As its legal battle continues in France, Amazon is tapping its warehouses in Germany, Italy and Poland to fill orders by French consumers, to minimize the fallout from the dispute.

Amazon closed French warehouses after the court ruled on April 15, as it did not adequately consult the Employee Works Council, which includes union members on the coronovirus safety protocol. Unions also complained that warehouse workers faced unnecessary health risks in packing items such as beauty products and DVDs, while the government asked citizens to shout for safety.

The court limited Amazon’s sales to “essential” items and threatened stiff penalties for noncompliance, forcing Amazon to close warehouses to avoid financial risk.

Amgen said that when a French appeals court ruled, the union lawsuit was “not about safety, but with some unions taking advantage of the process of formal procedural consultation with councils for their own agendas.”

The company is appealing those court decisions to the Supreme Court of France.
Episodes in Europe show that Amazon will work with unions when required by law, Virginia Dolgast, an associate professor at Cornell University, who studies international labor. He said, “They cooperate wherever they want.”

In the United States, Amazon has pushed back against the organizers. In March, the company fired a worker at its Staten Island facility, Christian Small, which organized a protest demanding strong security measures. Amazon has said that he was fired for violating a quarantine order to join the protests.

Two weeks later, Amazon fired two other employees who had organized an event for warehouse employees to talk to technical staff about their terms.

In France, temporary warehouse closures are feared by job shortages among unions and some employees. About 15,000 people signed a petition last month urging the sites to reopen.

Priscilla Soares, 32, a French warehouse worker who started the campaign, said Amazon initially addressed security issues after doing little, but unions did not mind the reform.

He said unions were “bullied on Facebook” by unhappy employees who want to return to work. “I don’t think unions really represent our interests,” she said. “People say it’s their fault.”

Alessandro Delphanti, an assistant professor at the University of Toronto, said the economic downturn caused by the epidemic could strengthen Amazon’s hand by increasing the pool of people desperate for work.

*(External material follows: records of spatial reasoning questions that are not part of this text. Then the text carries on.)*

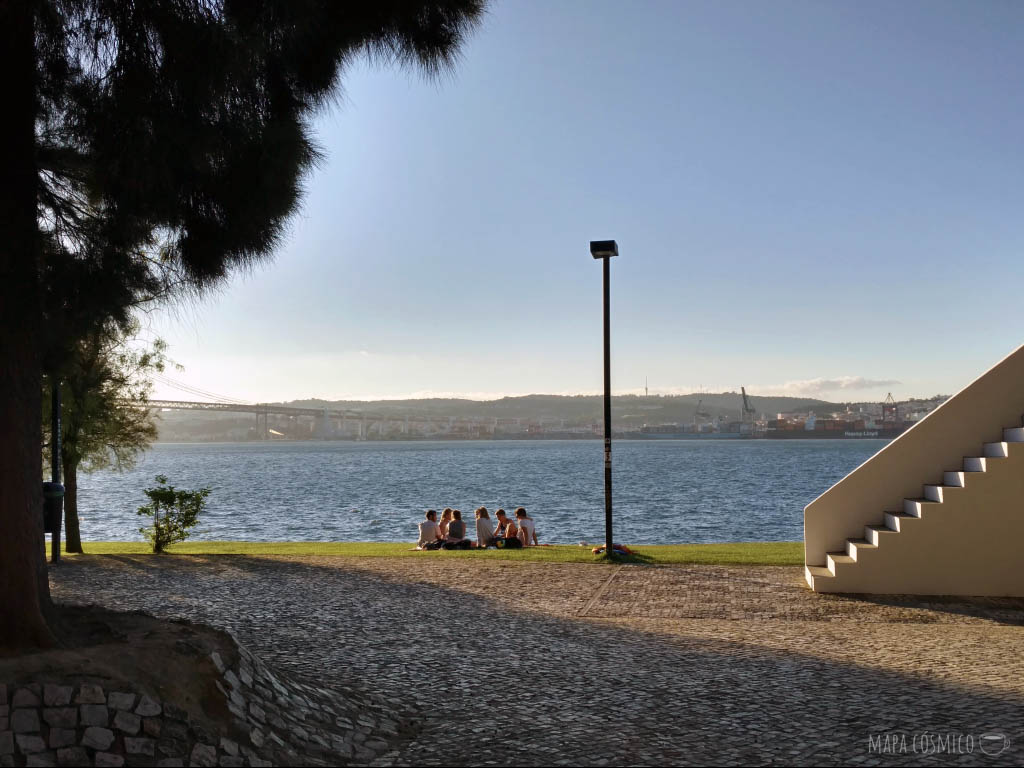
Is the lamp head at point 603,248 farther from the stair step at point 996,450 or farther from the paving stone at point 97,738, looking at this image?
the paving stone at point 97,738

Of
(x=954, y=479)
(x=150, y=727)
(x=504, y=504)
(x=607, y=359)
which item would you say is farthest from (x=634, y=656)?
(x=504, y=504)

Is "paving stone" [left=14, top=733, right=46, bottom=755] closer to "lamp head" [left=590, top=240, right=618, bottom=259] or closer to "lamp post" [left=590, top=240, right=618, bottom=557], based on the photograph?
"lamp post" [left=590, top=240, right=618, bottom=557]

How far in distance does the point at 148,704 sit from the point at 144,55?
3.54 m

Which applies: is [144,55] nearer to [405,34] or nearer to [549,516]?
[405,34]

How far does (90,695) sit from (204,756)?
637mm

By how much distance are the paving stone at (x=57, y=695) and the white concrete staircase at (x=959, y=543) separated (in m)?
8.50

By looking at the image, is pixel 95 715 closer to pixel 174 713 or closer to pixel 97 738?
pixel 97 738

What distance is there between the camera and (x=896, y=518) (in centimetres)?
995

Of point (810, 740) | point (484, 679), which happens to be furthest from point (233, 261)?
point (810, 740)

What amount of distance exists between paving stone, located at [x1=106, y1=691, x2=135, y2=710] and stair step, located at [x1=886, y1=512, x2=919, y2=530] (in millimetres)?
8801

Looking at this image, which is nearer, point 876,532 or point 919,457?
point 876,532

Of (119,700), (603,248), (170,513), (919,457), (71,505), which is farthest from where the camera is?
(170,513)

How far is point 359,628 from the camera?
26.0 ft

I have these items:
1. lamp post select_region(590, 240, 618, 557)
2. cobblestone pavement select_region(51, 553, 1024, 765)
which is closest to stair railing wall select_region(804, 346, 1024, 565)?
cobblestone pavement select_region(51, 553, 1024, 765)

“This crisis is opening up a mass of workers they can tap into,” he said.
For Mr. Berot, the fight with Amazon reminds him why he became a member of a union. He said that he was not interested until he sustained repetitive-strain injuries to his shoulders and shoulders for a few years in his job.

After returning from disability leave, Mr. Berot said managers pressured him to increase productivity. When workers with similar injuries whose productivity fell were threatened with firing, they said they decided to join Sud-Solidair, France’s largest industrial labor organization, to advocate for better work conditions Can be done.

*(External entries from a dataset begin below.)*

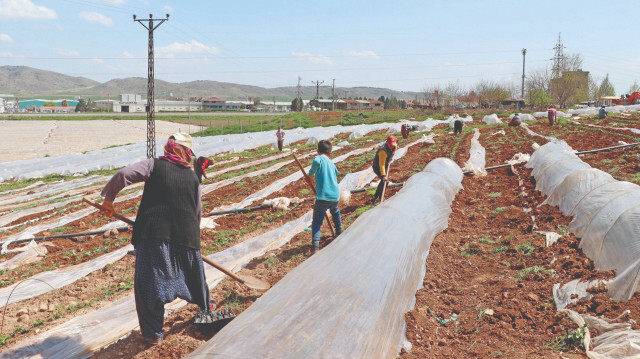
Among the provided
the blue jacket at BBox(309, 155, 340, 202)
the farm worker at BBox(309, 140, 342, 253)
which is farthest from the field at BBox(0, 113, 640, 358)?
the blue jacket at BBox(309, 155, 340, 202)

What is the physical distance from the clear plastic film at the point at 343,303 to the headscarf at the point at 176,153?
125cm

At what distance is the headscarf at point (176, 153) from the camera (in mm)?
3545

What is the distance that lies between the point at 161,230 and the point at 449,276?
3.36 metres

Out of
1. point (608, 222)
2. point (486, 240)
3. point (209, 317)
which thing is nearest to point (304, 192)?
point (486, 240)

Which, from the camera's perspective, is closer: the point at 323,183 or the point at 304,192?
the point at 323,183

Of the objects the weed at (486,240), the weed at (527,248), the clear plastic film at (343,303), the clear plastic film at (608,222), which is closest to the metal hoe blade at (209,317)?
the clear plastic film at (343,303)

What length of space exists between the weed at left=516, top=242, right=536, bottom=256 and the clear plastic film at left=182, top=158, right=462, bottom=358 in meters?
1.42

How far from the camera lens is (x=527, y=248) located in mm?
5863

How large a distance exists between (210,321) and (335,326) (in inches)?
55.0

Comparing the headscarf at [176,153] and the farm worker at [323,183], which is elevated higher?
the headscarf at [176,153]

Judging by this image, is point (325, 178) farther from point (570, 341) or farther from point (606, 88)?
point (606, 88)

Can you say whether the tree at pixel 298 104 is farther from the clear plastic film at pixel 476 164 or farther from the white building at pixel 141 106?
the clear plastic film at pixel 476 164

When the coronovirus hit, Mr. Berot said that the unions’ previous experience said that they should demand a wider response. He disputed an Amazon statement that the company had worked closely with the workers’ committee on coronovirus security plans, saying that when unions demanded strict sanitary protocols, Amazon listened but did not always include them.

“We say, there’s a problem. They say, it’s not as bad,” he said. “What is this dialogue”

In its statement, Amazon said that it has an “open-door policy” with workers, which we are encouraged to do better, and always do. ”

However, Mr Berot is delighted that Amazon will now bring in an independent expert to assess the security protocol, adding that he hopes it hardly mounts the final fighting unions.

“Amazon says it’s security first,” he said. “But his priority is business.”

Liz Alderman from Paris and Adam Satriano from London reported. Eva Mbengue contributed reporting from Paris. Rachel Chandler contributed reporting from Spain.